- Interactive map of the Suter's Tavern area

General information
- Type: Tavern, inn
- Location: Georgetown, Washington, D.C. (originally Maryland), Fishing Lane (near modern 31st and K Streets, NW)
- Coordinates: 38°54′11″N 77°03′43″W﻿ / ﻿38.90306°N 77.06194°W
- Owner: John Suter

Technical details
- Material: Timber frame

= Suter's Tavern =

Suter's Tavern, officially known as The Fountain Inn, was a tavern located in Georgetown, Maryland, which later became part of Washington, D.C. Established by clockmaker John Suter in 1783, it was Georgetown's best-known establishment until it was eclipsed by newer taverns in the early 1790s.

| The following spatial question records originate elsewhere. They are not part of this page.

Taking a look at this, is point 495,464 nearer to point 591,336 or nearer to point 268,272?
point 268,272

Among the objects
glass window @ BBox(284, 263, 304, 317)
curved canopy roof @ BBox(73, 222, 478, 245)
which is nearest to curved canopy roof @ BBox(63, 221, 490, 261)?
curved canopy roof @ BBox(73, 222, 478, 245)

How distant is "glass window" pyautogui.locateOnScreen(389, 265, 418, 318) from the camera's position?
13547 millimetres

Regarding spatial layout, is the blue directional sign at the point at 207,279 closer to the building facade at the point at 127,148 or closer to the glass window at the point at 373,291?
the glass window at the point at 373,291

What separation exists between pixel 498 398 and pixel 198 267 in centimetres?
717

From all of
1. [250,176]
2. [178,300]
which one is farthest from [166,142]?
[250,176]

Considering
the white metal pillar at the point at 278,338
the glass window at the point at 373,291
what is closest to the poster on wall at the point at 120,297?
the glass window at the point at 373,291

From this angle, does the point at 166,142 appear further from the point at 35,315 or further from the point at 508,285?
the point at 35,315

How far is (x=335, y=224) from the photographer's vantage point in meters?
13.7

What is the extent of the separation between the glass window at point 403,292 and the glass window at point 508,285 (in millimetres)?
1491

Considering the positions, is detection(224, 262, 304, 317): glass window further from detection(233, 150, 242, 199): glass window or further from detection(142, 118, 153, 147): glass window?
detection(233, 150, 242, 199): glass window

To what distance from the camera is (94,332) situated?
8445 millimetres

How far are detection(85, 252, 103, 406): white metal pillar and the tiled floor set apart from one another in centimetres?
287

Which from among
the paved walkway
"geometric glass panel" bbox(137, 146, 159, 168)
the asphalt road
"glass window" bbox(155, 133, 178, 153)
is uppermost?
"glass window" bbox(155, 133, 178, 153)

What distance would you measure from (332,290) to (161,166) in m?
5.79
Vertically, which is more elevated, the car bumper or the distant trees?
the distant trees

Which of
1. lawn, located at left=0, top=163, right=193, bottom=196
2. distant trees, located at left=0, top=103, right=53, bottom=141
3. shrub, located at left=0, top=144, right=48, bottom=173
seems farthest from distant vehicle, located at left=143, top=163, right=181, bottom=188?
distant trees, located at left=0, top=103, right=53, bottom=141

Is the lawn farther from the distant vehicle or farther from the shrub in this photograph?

John Suter established the tavern in Georgetown on Fishing Lane, near today's intersection of 31st and K Streets, NW. Though the precise location of the tavern is not entirely clear, it is known to have been located about two blocks southwest of the Old Stone House, where Suter's son, John Jr., resided. A photograph often identified as Suter's Tavern has been questioned by some historians, who argue the original building was likely demolished by the 1830s, predating the photograph. The building that housed the tavern has been described as a small building, one and a half stories, with a large inn yard in back to accommodate coaches and wagons.

Suter's Tavern was the location of meetings between George Washington, Andrew Ellicott, and Major Pierre L’Enfant to plan what would one day become the nation's capital Suter continued to operate this tavern until his death in 1794, after which his wife continued running it until early 1796. Clement Sewall took over in February 1796, but his tenure was short-lived. Before the year was out, he departed in December to run the newly constructed City Tavern, which later became the City Tavern Club before closing its doors in 2024. Once the elite clientele moved on, the building became a casual oyster house serving cheap shellfish and quick drinks to locals, eventually disappearing without record.

The Fountain Inn hosted pivotal moments in early American history, frequented by figures like George Washington and serving as the site for crucial land negotiations that established the new Federal City. As the young republic evolved, the tavern became a political hub, almost certainly home to intense debates, party caucuses, and arguments among local politicians, electors, and patrons as the nation chose its third president in 1796.

Whiskey collectors and local industry veterans resurrected the name, opening in 2022 the Fountain Inn at 1659 Wisconsin Avenue NW in Georgetown.